Set problem 1: For each statement about the OceanBase README, say whether it agrees with the text, answering yes or no and quoting the words that settle it. (a) By default the script connects to 127.0.0.1 on port 2881. (b) The store in the example is initialized with an L2 distance metric. (c) The README starts seekdb with a pip command.
Set problem 2:
Using the OceanBase README, answer each question, one per line.
(a) Which package does the README name as included in the dependencies?
(b) What value does the example set for dimensions when initializing the store?
(c) What command runs the example script?
Set problem 3: Copy out the OceanBase README between "examples/functionality/vector_store/oceanbase/README.md" and "distance metric tests.", inclusive.

Back to Agentscope

OceanBase Vector Store

examples/functionality/vector_store/oceanbase/README.md

1.0.193.6 KB
Original Source

OceanBase Vector Store

This example demonstrates how to use OceanBaseStore for vector storage and semantic search in AgentScope. It includes CRUD operations, metadata filtering, document chunking, and distance metric tests.

Quick Start

Install dependencies (including pyobvector):

bash
pip install -e .[full]

Start seekdb (a minimal OceanBase-compatible instance):

bash
docker run -d -p 2881:2881 oceanbase/seekdb

Run the example script:

bash
python main.py

Note: The script defaults to 127.0.0.1:2881, user root, database test. If you use a multi-tenant OceanBase account (e.g., root@test), override via environment variables.

Usage

Initialize Store

python
from agentscope.rag import OceanBaseStore

store = OceanBaseStore(
    collection_name="test_collection",
    dimensions=768,
    distance="COSINE",
    uri="127.0.0.1:2881",
    user="root",
    password="",
    db_name="test",
)

Information shown:

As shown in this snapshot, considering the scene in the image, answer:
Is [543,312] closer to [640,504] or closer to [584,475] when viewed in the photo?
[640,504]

--

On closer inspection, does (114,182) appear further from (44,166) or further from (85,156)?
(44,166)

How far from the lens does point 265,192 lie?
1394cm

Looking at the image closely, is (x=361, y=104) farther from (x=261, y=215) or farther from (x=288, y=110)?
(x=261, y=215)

Answer 1:
(a) Yes: "The script defaults to 127.0.0.1:2881, user root, database test."
(b) No: "distance="COSINE","
(c) No: "docker run -d -p 2881:2881 oceanbase/seekdb"

Answer 2:
(a) pyobvector
(b) 768
(c) python main.py

Answer 3:
examples/functionality/vector_store/oceanbase/README.md

1.0.193.6 KB
Original Source

OceanBase Vector Store

This example demonstrates how to use OceanBaseStore for vector storage and semantic search in AgentScope. It includes CRUD operations, metadata filtering, document chunking, and distance metric tests.